Thursday, May 24, 2001
Lauretta Hendricks-Backus is a fixture in the Lawrence art community, though she would never admit it herself. When she considers her own work, she always thinks of what she's not getting done. To onlookers, however, she's accomplishing plenty with the swipe of her brush.
"I'm really just getting started and trying to get out," she says.
Pretty modest words for someone who has taught art in the Lawrence area for more than 13 years. What she means, by way of explanation, is that it only has been recently that she could devote more time to her own artwork, instead of teaching other burgeoning artists.
Her latest endeavors have culminated in a new one-woman show, now on display at The Bourgeois Pig, 6 E. Ninth St. In this display she's literally experimenting with shapes and color, and the end result is artwork that is both comical and contemplative.
"The thread through the work shows shapes that are cartoonish but have gravity," Hendricks-Backus says. "They show how light affects shapes."

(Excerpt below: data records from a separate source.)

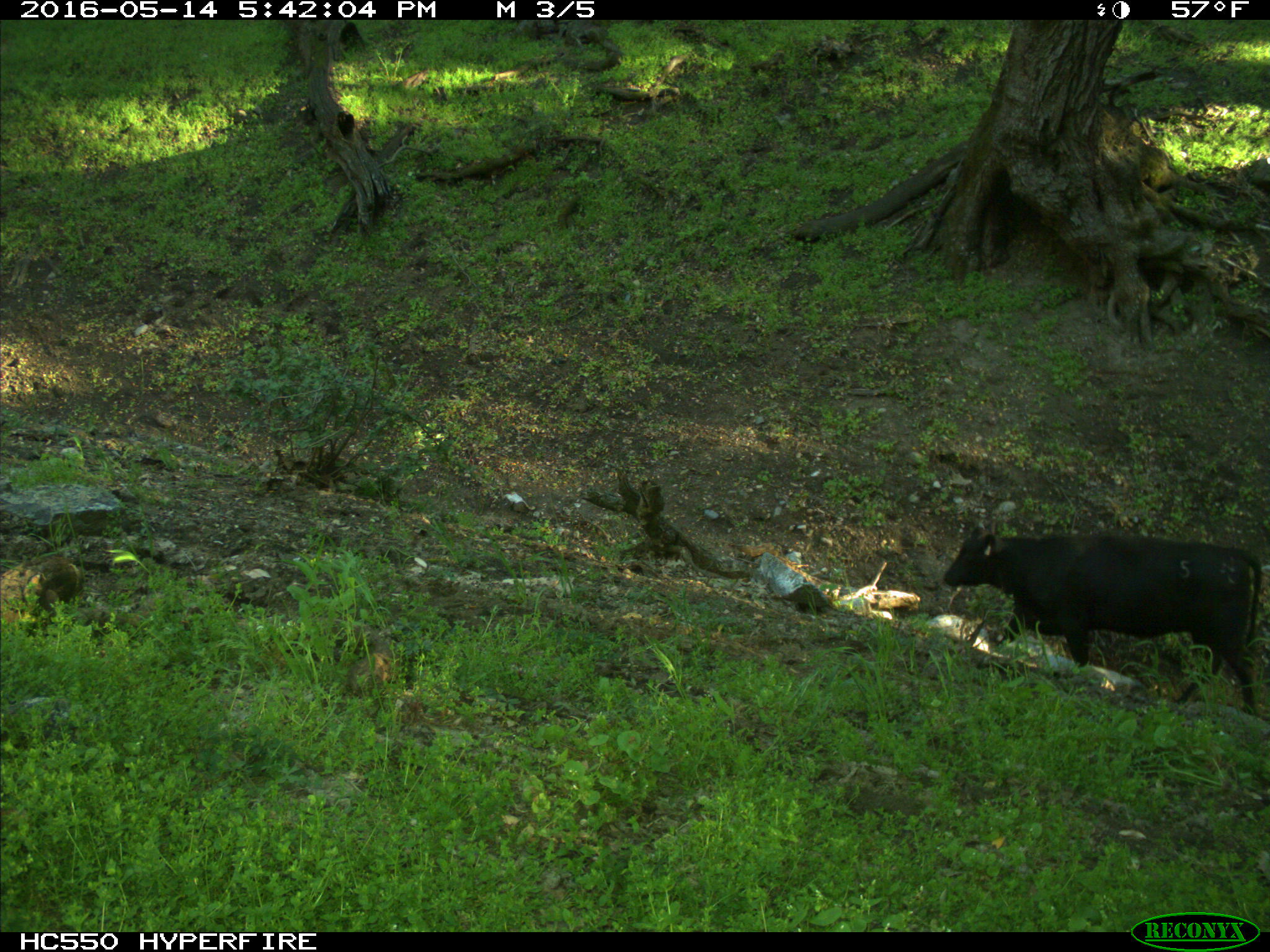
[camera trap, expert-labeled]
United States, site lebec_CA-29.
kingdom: Animalia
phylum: Chordata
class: Mammalia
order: Artiodactyla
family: Bovidae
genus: Bos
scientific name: Bos taurus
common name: domestic cow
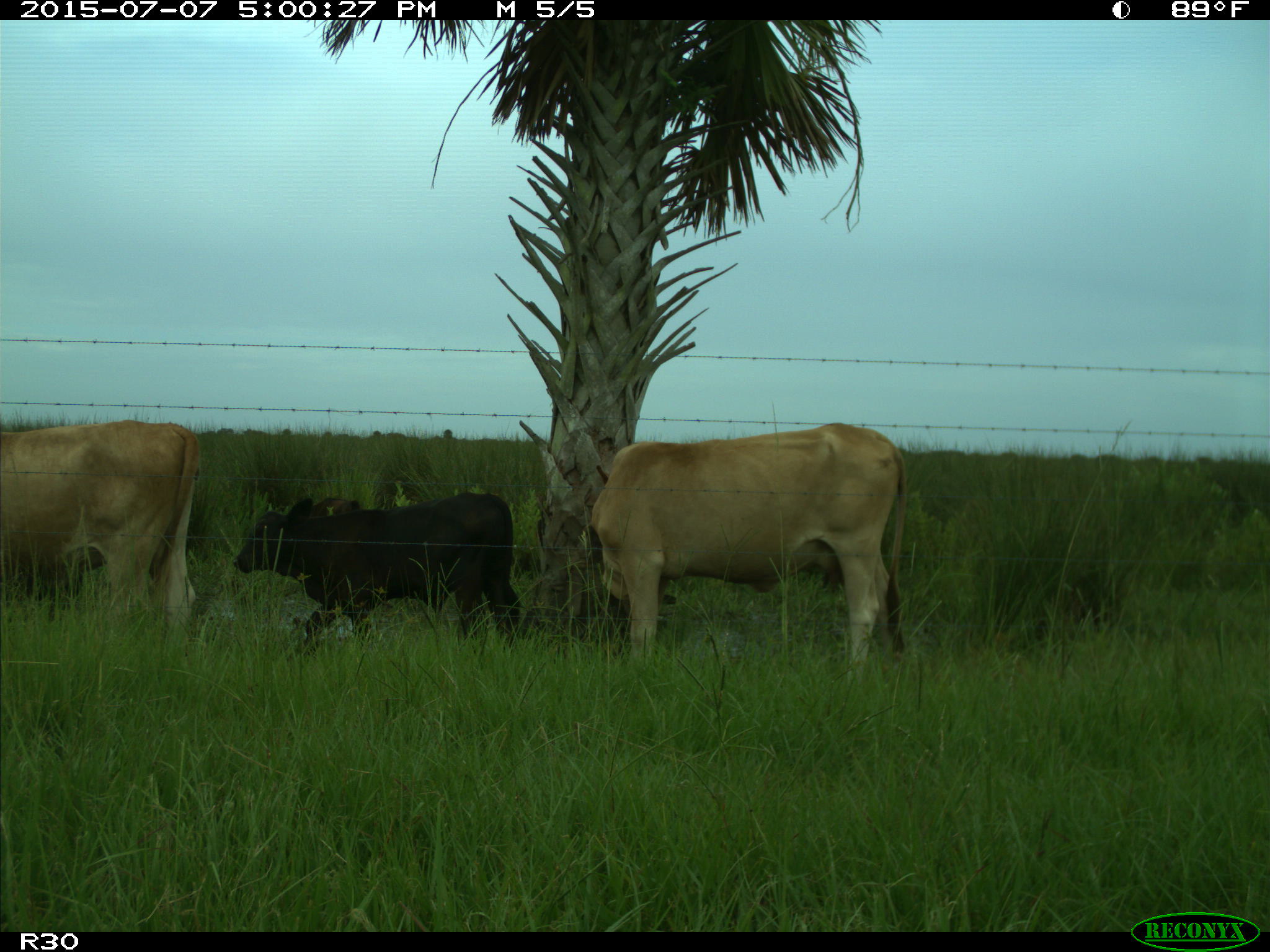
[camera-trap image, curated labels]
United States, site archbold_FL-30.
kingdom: Animalia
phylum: Chordata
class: Mammalia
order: Artiodactyla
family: Bovidae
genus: Bos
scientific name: Bos taurus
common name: domestic cow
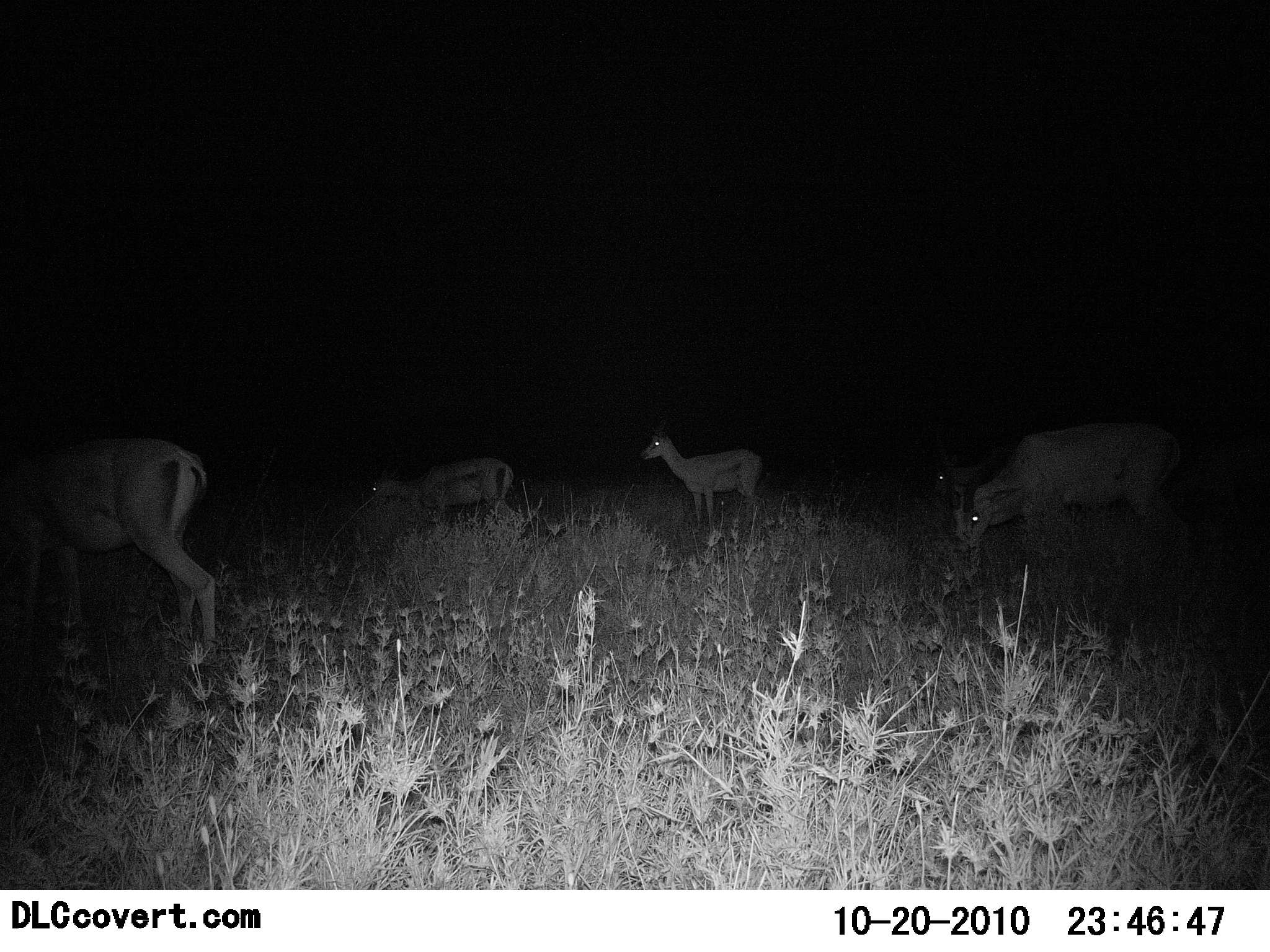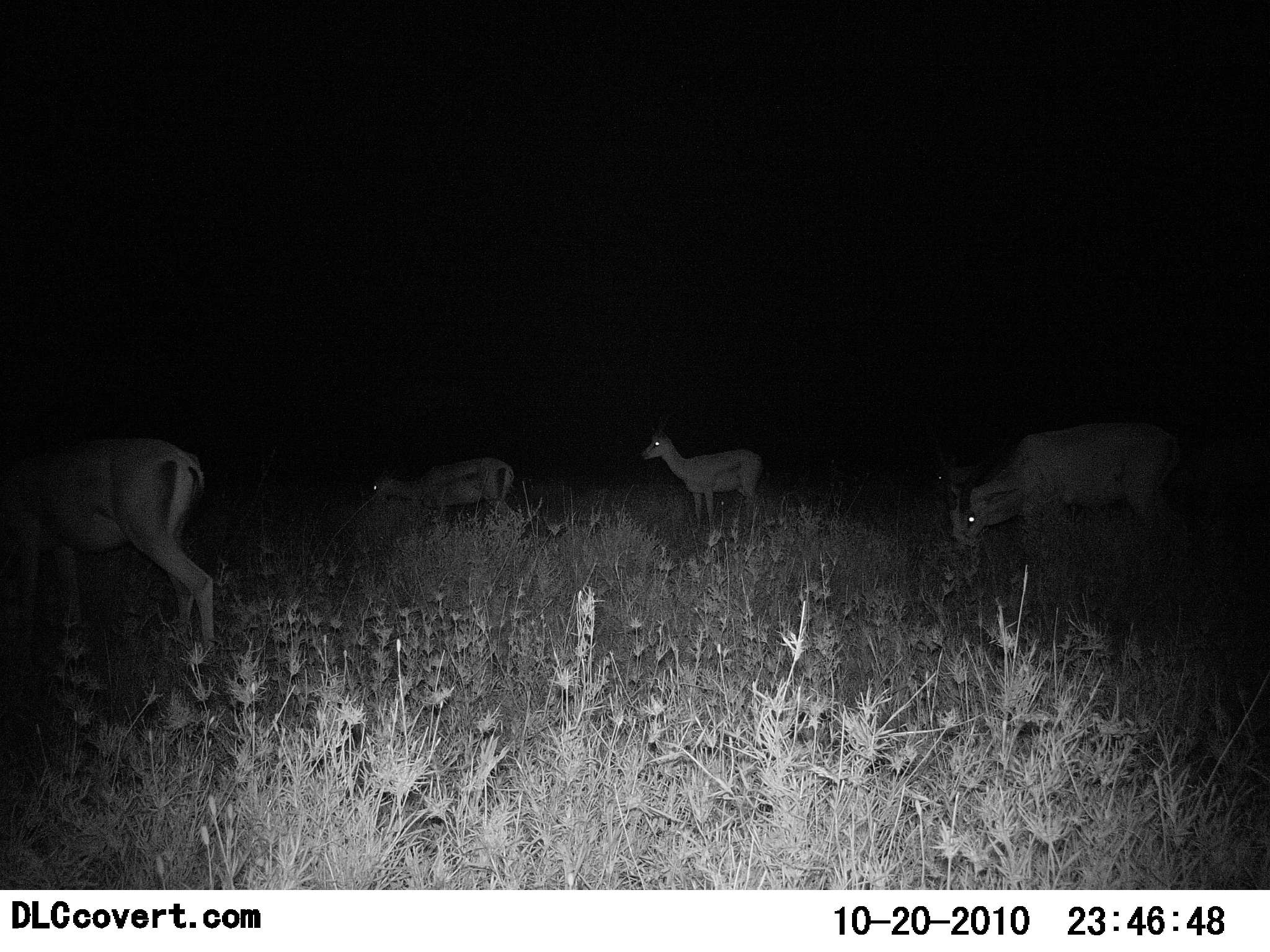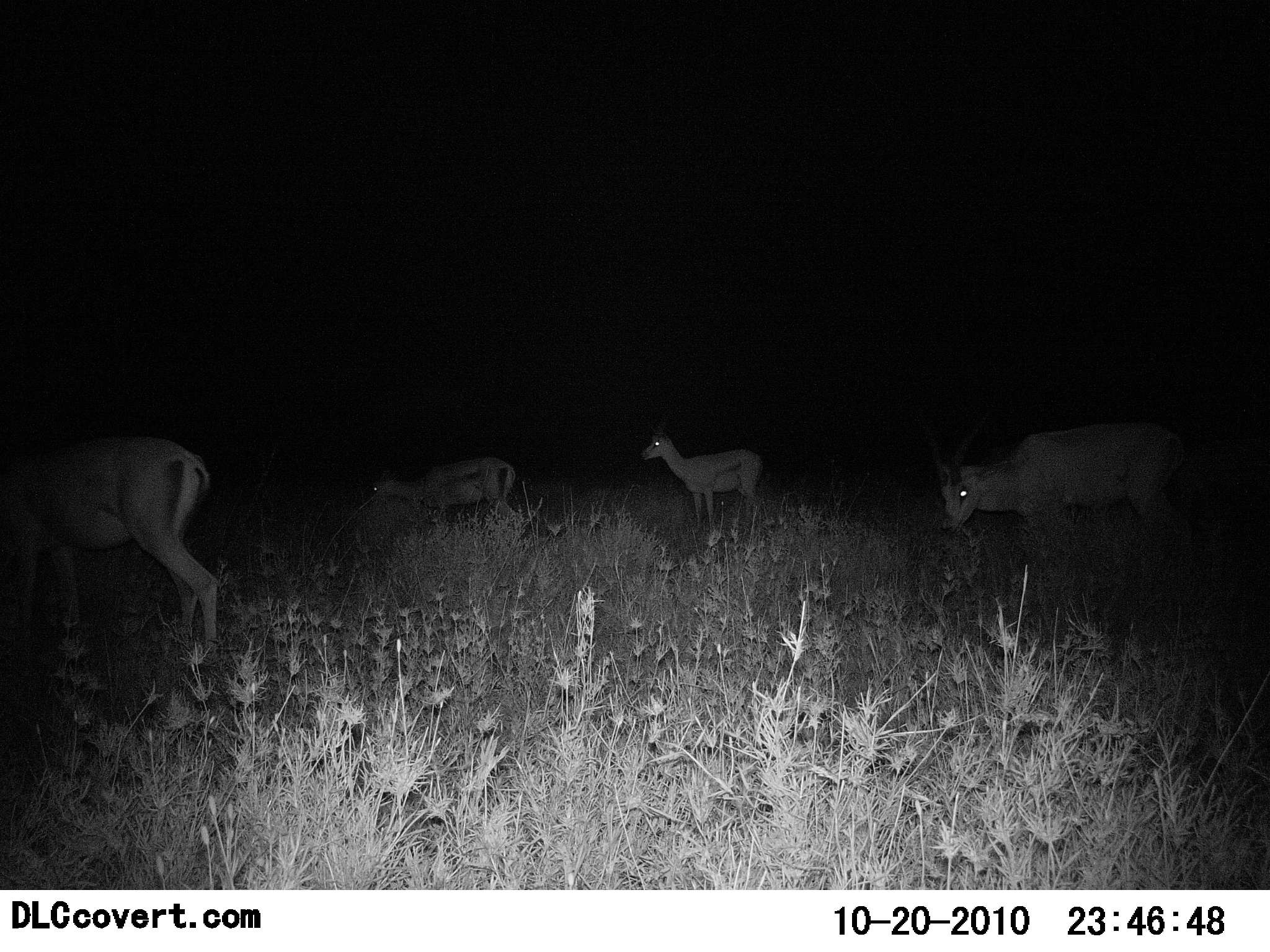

Working extensively with oil, Hendricks-Backus plays with shapes, textures, color and shadow to expose how the colors tell a different story when intermixed with various lighting schemes. It's the latest in a series of works the artist has been laboring over in her recently finished studio.
Hendricks-Backus received a bachelor's degree in painting and another in arts education from Kansas University. For more than a decade she's taught painting techniques to area students, but it limited the time she could spend with her own creative projects.
That changed a few years ago when she began curtailing her teaching responsibilities. Now it seems her artwork is popping up everywhere. She has a booth each year at Art in the Park and creates pieces for the annual arts auction at the Lawrence Arts Center, 200 W. Ninth St. Along with her display in the coffeehouse, she also exhibits work at the Fields Gallery, 712 Mass.
That doesn't mean she's quit her routine of teaching up-and-coming artists. She is still teaching at the Lawrence Arts Center, along with a class at Free State High School. But now she is able to spend most of her time with her own work.
"I usually spend time in the morning doing chores. Then I work in the studio until lunch. Then I'm off to teach class," she says.
It's amazing what she can get accomplished in her own routine each day, when she still works primarily only in the mornings, but Hendrichs-Backus says having her own workspace really helps out with her creative output. It's an out-building recently built on her property. One-third is devoted to garage space for her family, while one-third is for her art studio. The final third is for a much-needed, relaxing sauna.
"The space helps immensely. I did not have the space before to work," she says.
The artist spends her time dabbing on paint from her pallet, tweaking the color schemes until they convey the right amount of light and shadow. The varieties are endless, as she experiments with all cool color combinations, then all warm colors, then progressing one color at a time through the spectrum.
And for additional fun, she and some fellow local artists like to periodically throw art exhibits in an old barn.
So for Hendricks-Backus, it all comes down to enjoying the art process, and she hopes to convey that impression.
"I'd like for (people) to see the humor in the paintings, because I see the humor in them," she says. "I'd like it to be fun and playful to look at, and pleasing in the way the colors work together."